> PROVIDED PASSAGE:
•••••
If someone asked you to explain who Jesus of Nazareth was, why he lived, and why he died, how would you answer?

When John the Baptist tells his disciples that he is not the Messiah but rather the “friend of the bridegroom,” what do you think his hearers thought? What do you think John expected them to take away from what he said?

How do you typically read the Bible? What might change for you if you began to understand the words of Scripture from their original, first-century Jewish context?

Jesus’s first public miracle was changing water into wine at a wedding (see John 2:1–11). Since Jesus was only a guest at this wedding, why do you think Mary would have mentioned the lack of wine to him?

Why does Jesus address Mary as “Woman” instead of “Mother”? If he wasn’t being disrespectful, why would he have chosen to speak to her that way?

Jesus indicated to Mary that it’s not “his hour.” What could this mean? But then, he performed a miracle anyway. What did he intend his disciples to understand by this sign?

Reflect on this first miracle of Jesus in light of the ancient Jewish expectation of an abundant divine banquet to come. What might Jesus be signaling to those who have eyes to see? What is he revealing about his own divine identity?

How can we begin to see the Last Supper as a wedding banquet? What clues does Jesus provide? How does having knowledge of the Jewish background help us to more fully understand the meaning of the Last Supper?

How does Jesus reveal himself to his disciples as the true Bridegroom?

 

Chapter 3: The Woman at the Well

How does the Samaritan woman “prefigure” all believers who make up the Bride of Christ?

What is the significance of Jesus’s encounter with the woman at the well taking place at “Jacob’s Well”?

The Samaritans were generally despised by the Jews and thought to be unclean. Why would Jesus engage a Samaritan woman in conversation?

What is the meaning of the conversation between Jesus and the woman at the well? Why do they discuss “living water”?

List some similarities between Jesus’s encounter with the woman at the well and Jacob’s encounter with Rachel. What significance might these similarities have?

What are the various meanings for the phrase “living water” in biblical times? What does Jesus mean by the term?

What is the connection between Jesus’s encounter with the woman at the well and his crucifixion? How does living water come into play here?

St. Augustine wrote that the Samaritan woman “bore the type of the Church.” What do you think he meant by this?

 

Chapter 4: The Crucifixion

If Jesus is the Bridegroom and the sinful human race is his bride-to-be, when exactly is his wedding day? How does he become married to his bride?

Read Jesus’s answer in Mark 2:19–20 when people asked him why his disciples didn’t fast like John’s disciples and the Pharisees. Why didn’t he just answer the question rather than giving such a cryptic response involving wedding imagery?

How does the understanding of Jewish wedding traditions and definitions of unfamiliar terms like “sons of the bridegroom” and “bridechamber” provide us with a deeper description of the crucifixion? What significance do they convey?

If thousands of Jews both before and after Jesus also died by crucifixion, why was Jesus’s death on the cross any different? Why is his crucifixion the only one in all of history to be described as a marriage? What light does this shed on his true identity and why he died that way?
•••••
> DATASET EXTRACT:
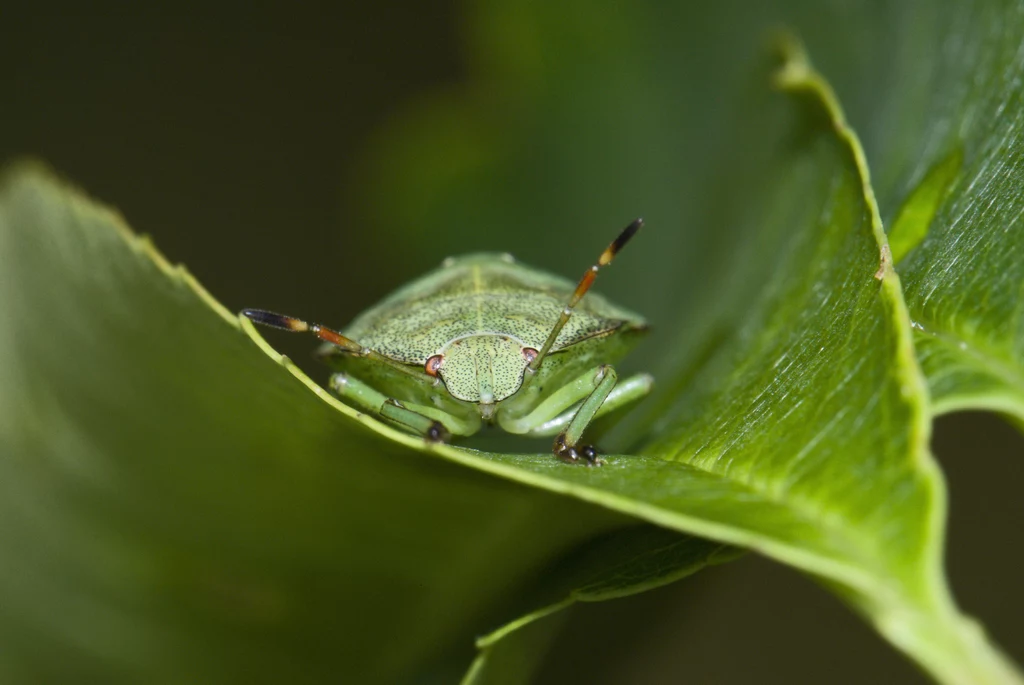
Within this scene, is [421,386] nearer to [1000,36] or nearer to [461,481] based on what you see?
•••••
> SET EXERCISE:
From the study guide:
1. What was Jesus's first public miracle?
2. Who wrote that the Samaritan woman "bore the type of the Church"?
3. Which passage in Mark holds Jesus's answer about why his disciples didn't fast?

> SOLUTION:
1. Changing water into wine at a wedding.
2. St. Augustine.
3. Mark 2:19–20.